RICAS EM ANTIOXIDANTES
Não só a uva bordô, mas todas as uvas escuras são benéficas para a saúde, conforme comenta a coordenadora do curso de nutrição do Centro Universitário de Belo Horizonte (Uni-BH), Sabrina Fabrini. “Quanto mais escura é a casca, maior é seu poder antioxidante”, diz. Reconhecendo que a uva bordô não é tão usada pelos brasileiros, ela indica para uma alimentação saudável o uso do suco dessa uva, já que o vinho tem álcool. A nutricionista afirma que para uma dieta balanceada, 100 gramas de uva rubi, encontrada com facilidade em supermercados e feiras, contêm cerca de 70 calorias. “A uva não é uma fruta calórica. É rica em vitamina dos complexos B e C, é fonte de carboidrato, além de conter potássio, fósforo e magnésio. As uvas-passa, por exemplo, são uvas concentradas e contêm muitas fibras. O ideal é que sejam consumidas, no máximo, 10 unidades por dia”, indica.
MUITO ALÉM DO PALADAR
Conheça os benefícios da casca e da semente da uva bordô, de acordo com estudo da USP:
Antioxidante: o pigmento apresentou, entre suas propriedades funcionais, capacidade antioxidante,
que protege o corpo dos efeitos prejudiciais dos radicais livres (substâncias geradas no organismo, responsáveis por reações que prejudicam as células).
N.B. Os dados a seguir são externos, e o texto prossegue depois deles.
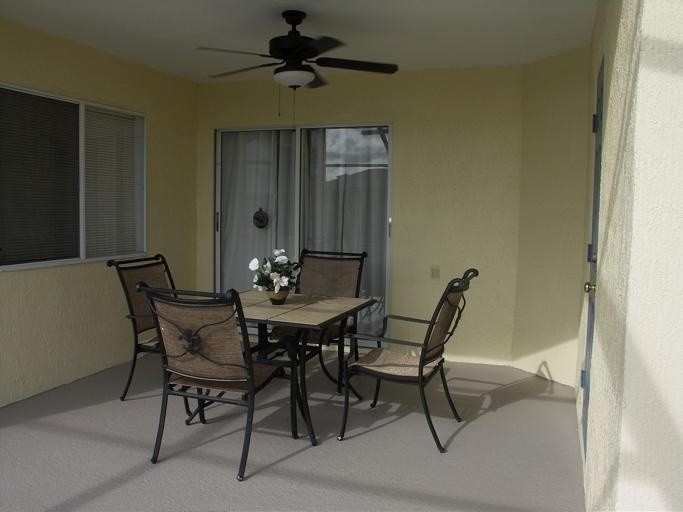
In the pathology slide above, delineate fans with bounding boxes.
[195,10,398,90]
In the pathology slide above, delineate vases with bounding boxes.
[266,289,289,306]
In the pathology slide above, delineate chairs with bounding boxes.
[338,269,479,453]
[260,249,367,393]
[106,255,194,416]
[134,281,300,481]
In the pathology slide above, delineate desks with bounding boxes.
[228,289,377,447]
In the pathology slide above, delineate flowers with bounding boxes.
[246,248,302,294]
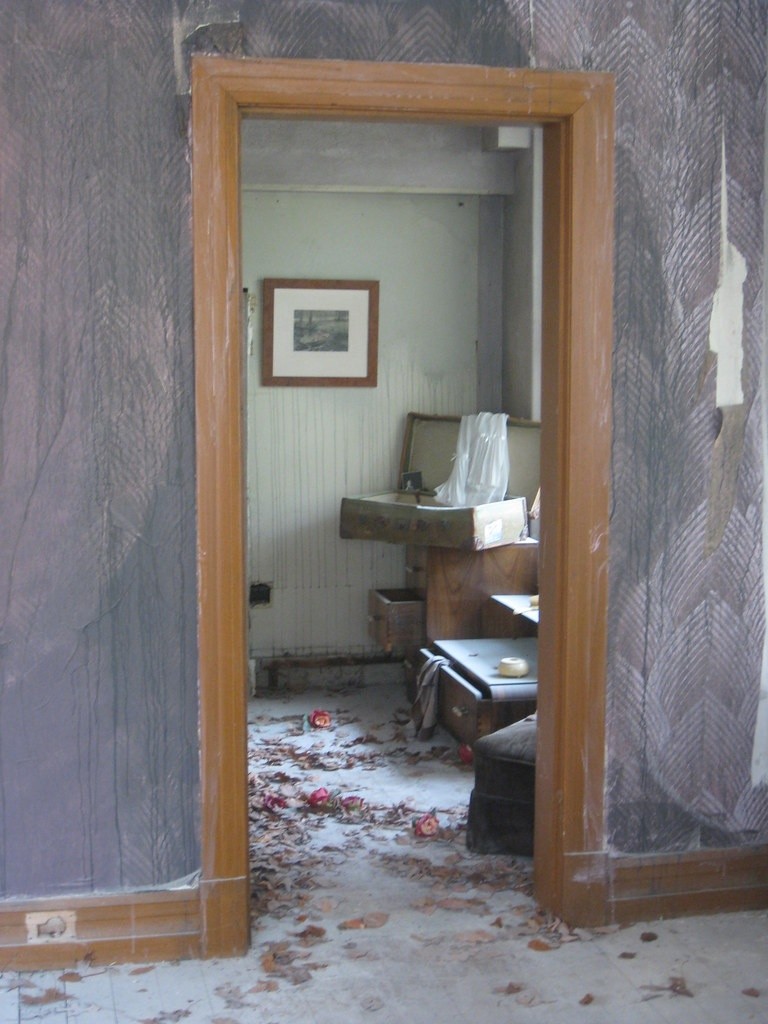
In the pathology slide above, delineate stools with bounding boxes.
[467,709,537,855]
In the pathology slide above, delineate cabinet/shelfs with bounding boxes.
[369,538,540,744]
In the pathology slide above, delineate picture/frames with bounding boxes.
[262,277,379,387]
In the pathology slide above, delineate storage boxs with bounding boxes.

Antibacteriana: o pigmento foi testado contra a ação de quatro bactérias patogências, conseguindo inibir o crescimento de duas delas: Staphylococcus aureus e Listeria monocytogenes, relacionadas a infecções de origem alimentar.
Leishmaniose: o pó teve alta inibição da atividade da enzima arginase, associada ao metabolismo e à reprodução da Leishmania, protozoário causador da leishmaniose.